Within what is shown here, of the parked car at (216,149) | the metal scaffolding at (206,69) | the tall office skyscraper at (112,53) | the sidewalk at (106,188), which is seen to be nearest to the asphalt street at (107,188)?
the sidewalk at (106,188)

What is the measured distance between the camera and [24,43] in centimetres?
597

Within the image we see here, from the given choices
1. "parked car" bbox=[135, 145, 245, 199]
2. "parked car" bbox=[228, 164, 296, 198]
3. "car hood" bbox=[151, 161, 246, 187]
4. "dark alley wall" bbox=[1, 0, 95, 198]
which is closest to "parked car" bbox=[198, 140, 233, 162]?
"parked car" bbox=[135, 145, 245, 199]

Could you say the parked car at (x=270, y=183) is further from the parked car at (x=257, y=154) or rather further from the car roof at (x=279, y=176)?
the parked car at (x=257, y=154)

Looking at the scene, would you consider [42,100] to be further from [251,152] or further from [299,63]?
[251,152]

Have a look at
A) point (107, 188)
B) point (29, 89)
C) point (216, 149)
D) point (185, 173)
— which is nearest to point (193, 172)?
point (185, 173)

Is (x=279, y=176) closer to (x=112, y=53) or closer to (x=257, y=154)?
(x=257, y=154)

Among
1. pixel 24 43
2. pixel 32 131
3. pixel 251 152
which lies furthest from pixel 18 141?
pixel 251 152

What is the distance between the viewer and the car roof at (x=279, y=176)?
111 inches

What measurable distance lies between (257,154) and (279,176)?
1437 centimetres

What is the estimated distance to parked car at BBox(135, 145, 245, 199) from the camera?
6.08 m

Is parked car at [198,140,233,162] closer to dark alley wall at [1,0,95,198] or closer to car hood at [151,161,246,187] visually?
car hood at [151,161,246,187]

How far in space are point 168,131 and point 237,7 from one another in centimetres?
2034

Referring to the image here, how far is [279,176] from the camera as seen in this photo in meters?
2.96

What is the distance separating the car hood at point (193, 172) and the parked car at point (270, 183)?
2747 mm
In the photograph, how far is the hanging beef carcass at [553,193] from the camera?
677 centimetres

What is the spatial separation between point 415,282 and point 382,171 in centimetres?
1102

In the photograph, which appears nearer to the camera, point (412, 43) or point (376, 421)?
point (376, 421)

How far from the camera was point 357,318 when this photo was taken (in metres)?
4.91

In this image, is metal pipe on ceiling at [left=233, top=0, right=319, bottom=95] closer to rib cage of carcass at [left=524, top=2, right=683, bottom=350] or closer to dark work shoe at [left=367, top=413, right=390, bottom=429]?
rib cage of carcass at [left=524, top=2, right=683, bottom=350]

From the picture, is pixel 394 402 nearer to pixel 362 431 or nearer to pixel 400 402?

> Work to do:
Write down the full listing again, exactly.

> Complete answer:
Within what is shown here, of the parked car at (216,149) | the metal scaffolding at (206,69) | the tall office skyscraper at (112,53) | the sidewalk at (106,188), which is seen to be nearest to the asphalt street at (107,188)?
the sidewalk at (106,188)

What is the measured distance between the camera and [24,43] in centimetres?
597

Within the image we see here, from the given choices
1. "parked car" bbox=[135, 145, 245, 199]
2. "parked car" bbox=[228, 164, 296, 198]
3. "car hood" bbox=[151, 161, 246, 187]
4. "dark alley wall" bbox=[1, 0, 95, 198]
which is closest to "parked car" bbox=[198, 140, 233, 162]?
"parked car" bbox=[135, 145, 245, 199]

Could you say the parked car at (x=270, y=183) is further from the parked car at (x=257, y=154) or rather further from the car roof at (x=279, y=176)?
the parked car at (x=257, y=154)

Looking at the scene, would you consider [42,100] to be further from [251,152] or further from [299,63]?
[251,152]

Have a look at
A) point (107, 188)
B) point (29, 89)
C) point (216, 149)
D) point (185, 173)
— which is nearest to point (193, 172)?
point (185, 173)

Is (x=279, y=176) closer to (x=112, y=53) or closer to (x=257, y=154)?
(x=257, y=154)

Among
1. pixel 24 43
2. pixel 32 131
3. pixel 251 152
which lies furthest from pixel 18 141?
pixel 251 152

What is the distance between the viewer and the car roof at (x=279, y=176)?
111 inches

What measurable distance lies between (257,154) and (279,176)?
1437 centimetres

What is the estimated distance to parked car at BBox(135, 145, 245, 199) from the camera?
6.08 m

Is parked car at [198,140,233,162] closer to dark alley wall at [1,0,95,198] or closer to car hood at [151,161,246,187] visually?
car hood at [151,161,246,187]

How far in space are point 168,131 and point 237,7 from one another in centimetres?
2034

Referring to the image here, how far is [279,176] from the camera as seen in this photo in meters?
2.96

What is the distance separating the car hood at point (193, 172) and the parked car at point (270, 183)?
2747 mm
In the photograph, how far is the hanging beef carcass at [553,193] from the camera?
677 centimetres

What is the spatial separation between point 415,282 and point 382,171 in centimetres?
1102

In the photograph, which appears nearer to the camera, point (412, 43) or point (376, 421)?
point (376, 421)

How far from the camera was point 357,318 when this photo was taken (in metres)?
4.91

In this image, is metal pipe on ceiling at [left=233, top=0, right=319, bottom=95] closer to rib cage of carcass at [left=524, top=2, right=683, bottom=350] or closer to dark work shoe at [left=367, top=413, right=390, bottom=429]?
rib cage of carcass at [left=524, top=2, right=683, bottom=350]

From the picture, is pixel 394 402 nearer to pixel 362 431 or nearer to pixel 400 402?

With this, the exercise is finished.